● Source passage
The minimum tax paid by new high net worth residents (HVRs) would rise from £170,000 to £250,000 ($311,000, €287,000) a year under the legislation proposed.

The rise will not affect HVRs already living on the island.

Kristina Moore, chief minister of Jersey, said: “This government welcomes people who generate wealth and contribute to sustainable economic growth, whether home-grown or those who want to make Jersey their home and become part of our community.

“We believe we have a package of measures that will maintain a stable and supportive environment for relocation and investment, whilst requiring a modest increase to their contribution to the public purse.”

Moore added that the changes reflected Jersey’s offer in return, of “a safe, stable and welcoming community; natural beauty; and excellent health and education systems, in a well-connected location”.

Other planned changes

The proposed legislation follows a review by the housing and work advisory group (HAWAG), chaired by the chief minister.

The review included looking at the number of applications and house prices data. Views of recent applicants and industry professionals were also considered.

Other planned changes following the review include increasing the minimum price of a property new HVRs can buy, from £1.75m to £3.5m and a new formal expectation that applicants should have a net worth of at least £10m, excluding their place of residence.

Ministers have also asked for more work to be done to better identify the levels of charitable giving by HVRs, through a kitemark scheme.

● Dataset content
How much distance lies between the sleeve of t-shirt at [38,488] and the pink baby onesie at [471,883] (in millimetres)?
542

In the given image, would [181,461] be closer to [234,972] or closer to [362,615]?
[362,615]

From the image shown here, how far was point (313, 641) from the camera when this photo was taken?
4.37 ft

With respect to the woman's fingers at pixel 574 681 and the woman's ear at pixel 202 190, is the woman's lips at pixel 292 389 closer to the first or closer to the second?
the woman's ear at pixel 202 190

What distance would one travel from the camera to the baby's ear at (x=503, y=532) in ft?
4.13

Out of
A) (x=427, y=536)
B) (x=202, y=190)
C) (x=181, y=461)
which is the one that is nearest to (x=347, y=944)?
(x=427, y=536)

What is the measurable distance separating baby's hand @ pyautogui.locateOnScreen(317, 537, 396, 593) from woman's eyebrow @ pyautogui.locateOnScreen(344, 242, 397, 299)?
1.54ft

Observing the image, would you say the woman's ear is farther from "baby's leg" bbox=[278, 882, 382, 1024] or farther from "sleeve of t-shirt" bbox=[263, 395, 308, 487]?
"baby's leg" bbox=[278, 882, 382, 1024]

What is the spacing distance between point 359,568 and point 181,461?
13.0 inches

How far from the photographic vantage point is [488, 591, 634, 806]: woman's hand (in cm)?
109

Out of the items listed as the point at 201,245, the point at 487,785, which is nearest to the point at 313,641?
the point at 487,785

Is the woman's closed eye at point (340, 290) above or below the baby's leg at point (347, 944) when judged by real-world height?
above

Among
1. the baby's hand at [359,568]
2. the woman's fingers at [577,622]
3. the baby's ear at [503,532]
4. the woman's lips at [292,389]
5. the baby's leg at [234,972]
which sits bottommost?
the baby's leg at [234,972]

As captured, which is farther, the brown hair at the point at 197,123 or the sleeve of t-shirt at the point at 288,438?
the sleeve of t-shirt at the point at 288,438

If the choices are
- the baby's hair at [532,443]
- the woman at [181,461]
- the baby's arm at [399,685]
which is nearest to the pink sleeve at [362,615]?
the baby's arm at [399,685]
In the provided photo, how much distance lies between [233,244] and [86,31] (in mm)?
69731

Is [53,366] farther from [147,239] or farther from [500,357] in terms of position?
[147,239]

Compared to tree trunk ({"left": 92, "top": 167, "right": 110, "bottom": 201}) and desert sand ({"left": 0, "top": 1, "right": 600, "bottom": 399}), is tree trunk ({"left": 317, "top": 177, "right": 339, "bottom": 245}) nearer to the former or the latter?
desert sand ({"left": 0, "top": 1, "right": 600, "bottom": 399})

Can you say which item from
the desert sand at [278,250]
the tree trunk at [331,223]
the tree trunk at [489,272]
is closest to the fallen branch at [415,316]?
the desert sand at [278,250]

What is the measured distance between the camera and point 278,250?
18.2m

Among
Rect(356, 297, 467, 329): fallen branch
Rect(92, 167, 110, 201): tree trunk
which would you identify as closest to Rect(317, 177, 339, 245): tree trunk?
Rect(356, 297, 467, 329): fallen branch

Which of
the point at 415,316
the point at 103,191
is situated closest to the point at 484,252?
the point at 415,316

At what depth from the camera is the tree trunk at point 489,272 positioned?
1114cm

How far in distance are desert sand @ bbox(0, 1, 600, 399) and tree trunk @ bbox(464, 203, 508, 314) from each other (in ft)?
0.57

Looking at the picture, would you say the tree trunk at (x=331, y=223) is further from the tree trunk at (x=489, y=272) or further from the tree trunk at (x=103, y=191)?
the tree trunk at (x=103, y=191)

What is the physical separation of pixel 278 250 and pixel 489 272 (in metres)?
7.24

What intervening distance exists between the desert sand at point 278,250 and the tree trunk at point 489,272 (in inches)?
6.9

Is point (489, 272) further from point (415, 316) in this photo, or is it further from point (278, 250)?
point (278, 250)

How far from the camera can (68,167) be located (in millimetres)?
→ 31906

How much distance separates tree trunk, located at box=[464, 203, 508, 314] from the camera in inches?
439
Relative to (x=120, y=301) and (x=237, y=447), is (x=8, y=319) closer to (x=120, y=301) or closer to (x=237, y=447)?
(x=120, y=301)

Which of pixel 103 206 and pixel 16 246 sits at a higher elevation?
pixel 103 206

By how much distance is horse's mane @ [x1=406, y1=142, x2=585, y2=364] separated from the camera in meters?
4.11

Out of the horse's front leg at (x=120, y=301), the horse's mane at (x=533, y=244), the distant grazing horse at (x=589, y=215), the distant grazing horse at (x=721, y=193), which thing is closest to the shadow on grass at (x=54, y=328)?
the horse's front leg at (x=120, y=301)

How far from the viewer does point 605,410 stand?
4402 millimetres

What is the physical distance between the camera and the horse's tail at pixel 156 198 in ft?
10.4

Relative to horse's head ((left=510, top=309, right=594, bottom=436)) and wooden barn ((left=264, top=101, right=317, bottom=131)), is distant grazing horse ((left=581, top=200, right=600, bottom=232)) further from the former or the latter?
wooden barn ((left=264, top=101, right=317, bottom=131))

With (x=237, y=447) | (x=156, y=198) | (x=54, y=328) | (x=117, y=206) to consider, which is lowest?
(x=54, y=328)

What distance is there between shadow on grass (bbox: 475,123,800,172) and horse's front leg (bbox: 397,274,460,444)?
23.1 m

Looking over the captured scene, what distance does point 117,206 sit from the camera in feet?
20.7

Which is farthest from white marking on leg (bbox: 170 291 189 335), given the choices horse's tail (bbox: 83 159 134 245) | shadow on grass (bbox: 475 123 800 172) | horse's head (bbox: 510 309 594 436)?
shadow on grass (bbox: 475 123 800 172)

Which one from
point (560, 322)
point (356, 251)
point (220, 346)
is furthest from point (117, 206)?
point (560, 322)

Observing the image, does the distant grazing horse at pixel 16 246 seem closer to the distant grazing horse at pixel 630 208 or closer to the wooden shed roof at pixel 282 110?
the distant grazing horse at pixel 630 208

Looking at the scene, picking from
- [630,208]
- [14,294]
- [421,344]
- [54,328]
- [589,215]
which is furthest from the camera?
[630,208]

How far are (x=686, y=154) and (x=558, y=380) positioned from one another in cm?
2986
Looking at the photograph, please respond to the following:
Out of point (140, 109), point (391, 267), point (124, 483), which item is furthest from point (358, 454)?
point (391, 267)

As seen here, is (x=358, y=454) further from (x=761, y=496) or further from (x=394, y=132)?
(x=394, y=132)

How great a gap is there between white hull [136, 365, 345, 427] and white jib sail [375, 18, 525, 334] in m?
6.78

● Required actions
1. Give every sum stated in pounds sterling in the passage on Jersey's high net worth residents.
2. Arrange as a numbered list the lines of the records from the one containing "Looking at the photograph, please" through the last line of the records, both included, leaving out blank lines.
The text about Jersey's residency rules has no connection to the records.

● Solutions in order
1. £170,000; £250,000; £1.75m; £3.5m; £10m

2.
1. Looking at the photograph, please respond to the following:
2. Out of point (140, 109), point (391, 267), point (124, 483), which item is furthest from point (358, 454)?
3. point (391, 267)
4. As seen here, is (x=358, y=454) further from (x=761, y=496) or further from (x=394, y=132)?
5. (x=394, y=132)
6. How great a gap is there between white hull [136, 365, 345, 427] and white jib sail [375, 18, 525, 334] in m?
7. 6.78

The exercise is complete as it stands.